§ **PROBLEMS TO SOLVE**
1) From the note on the Roy's joint venture, list each ground it gives for the Company consolidating that venture.
2) Write the next part of the note on commitments and contingencies for the Roy's joint venture, picking up after its final sentence.

§ **EXTRACT TO READ**
▬▬▬▬▬▬▬▬▬▬

NOTES TO CONSOLIDATED FINANCIAL STATEMENTS—(Continued)

(UNAUDITED)

 

12. Commitments and Contingencies

The Company’s consolidated financial statements include the accounts and operations of its Roy’s consolidated joint venture in which the Company has a less than majority ownership. The Company consolidates this venture because it controls the executive committee (which functions as a board of directors) through representation on the board by related parties, and it is able to direct or cause the direction of management and operations on a day-to-day basis. Additionally, the majority of capital contributions made by the Company’s partner in the Roy’s consolidated joint venture have been funded by loans to the partner from a third party where the Company is required to be a guarantor of the debt, which provides the Company control through its collateral interest in the joint venture partner’s membership interest. As a result of the Company’s controlling financial interest in this venture, it is included in the Company’s consolidated financial statements. The portion of income or loss attributable to the minority interests, not to exceed the minority interest’s equity in the subsidiary, is eliminated in the line item in the consolidated statements of operations entitled “Minority interest in consolidated entities’ income.” All material intercompany balances and transactions have been eliminated.

Pursuant to the Company’s joint venture agreement for the development of Roy’s restaurants, RY-8, its joint venture partner, has the right to require the Company to purchase up to 25% of RY-8’s interests in the joint venture at any time after June 17, 2004 and up to another 25% (total 50%) of its interests in the joint venture at anytime after June 17, 2009. The purchase price to be paid by the Company would be equal to the fair market value of the joint venture as of the date that RY-8 exercised its put option multiplied by the percentage purchased.

▬▬▬▬▬▬▬▬▬▬

§ **INFORMATION SHOWN**

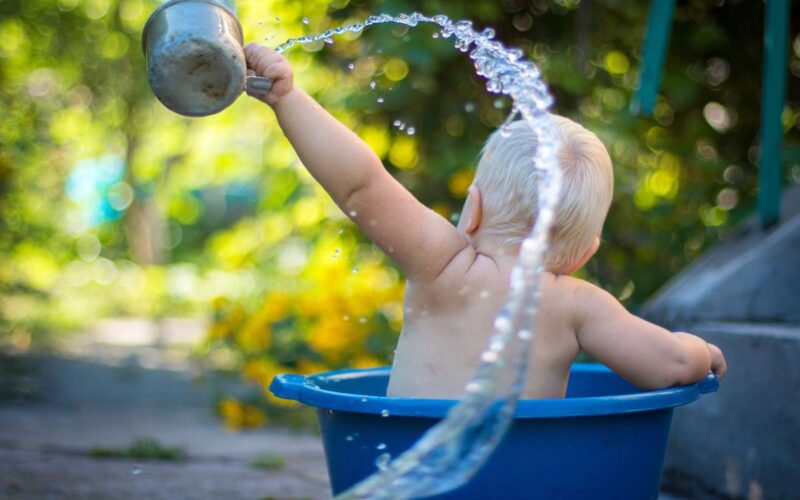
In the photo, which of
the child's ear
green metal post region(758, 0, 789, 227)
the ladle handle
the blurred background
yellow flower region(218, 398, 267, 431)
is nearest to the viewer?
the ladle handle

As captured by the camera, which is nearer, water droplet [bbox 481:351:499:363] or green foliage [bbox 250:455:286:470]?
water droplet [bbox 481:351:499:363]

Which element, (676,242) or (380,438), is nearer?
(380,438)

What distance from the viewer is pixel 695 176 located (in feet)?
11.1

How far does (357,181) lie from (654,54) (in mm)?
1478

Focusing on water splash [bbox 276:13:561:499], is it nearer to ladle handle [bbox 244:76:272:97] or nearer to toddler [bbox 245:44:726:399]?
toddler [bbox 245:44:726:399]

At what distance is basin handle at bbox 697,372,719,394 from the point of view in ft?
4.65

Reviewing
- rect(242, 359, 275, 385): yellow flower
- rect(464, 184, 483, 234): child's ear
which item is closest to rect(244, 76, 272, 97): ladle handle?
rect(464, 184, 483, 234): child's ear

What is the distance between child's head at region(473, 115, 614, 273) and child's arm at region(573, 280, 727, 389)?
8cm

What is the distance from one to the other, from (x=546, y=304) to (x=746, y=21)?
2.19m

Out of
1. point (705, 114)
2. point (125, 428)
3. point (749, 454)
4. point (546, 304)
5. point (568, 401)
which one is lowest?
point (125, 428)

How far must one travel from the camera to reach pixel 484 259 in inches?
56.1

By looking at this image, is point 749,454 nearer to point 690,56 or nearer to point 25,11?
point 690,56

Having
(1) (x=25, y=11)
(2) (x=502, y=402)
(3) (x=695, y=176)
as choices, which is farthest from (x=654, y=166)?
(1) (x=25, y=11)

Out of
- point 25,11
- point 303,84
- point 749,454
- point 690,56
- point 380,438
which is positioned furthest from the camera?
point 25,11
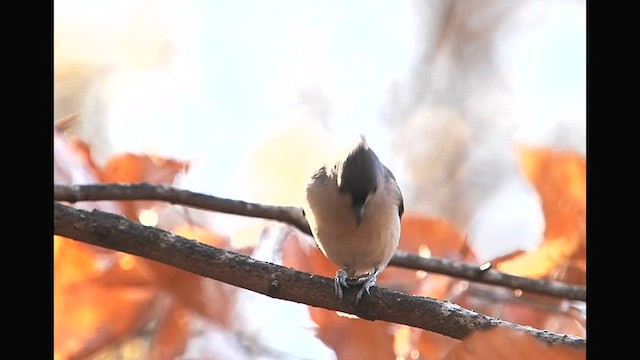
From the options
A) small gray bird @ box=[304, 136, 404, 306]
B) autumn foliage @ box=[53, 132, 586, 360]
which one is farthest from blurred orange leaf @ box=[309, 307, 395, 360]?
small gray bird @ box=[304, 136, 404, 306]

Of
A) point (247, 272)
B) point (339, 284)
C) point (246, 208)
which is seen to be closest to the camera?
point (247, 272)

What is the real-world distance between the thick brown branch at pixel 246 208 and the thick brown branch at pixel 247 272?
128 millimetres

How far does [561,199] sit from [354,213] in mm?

▬▬▬▬▬▬▬▬▬▬

§ **RESULTS**
1)
- It controls the executive committee, which functions as a board of directors, through representation on the board by related parties.
- It is able to direct or cause the direction of management and operations on a day-to-day basis.
- It has control through its collateral interest in the joint venture partner's membership interest, because it is required to guarantee the third-party loans that funded most of the partner's capital contributions.

2)
The Company has made interest payments and paid line of credit renewal fees totaling approximately $1,659,000 on behalf of RY-8 because the joint venture partner’s $24,500,000 line of credit was fully extended. In the future, if RY-8 is unable to fund its working capital needs and interest payments, the Company will be obligated to make those payments on behalf of its joint venture partner.

In January 2008, the Company entered into a premium financing agreement for its 2008 general liability and property insurance. The agreement’s total premium balance is $3,729,000, payable in eleven monthly installments of $319,000 and one down payment of $319,000. The agreement includes interest at the rate of 5.75% per year.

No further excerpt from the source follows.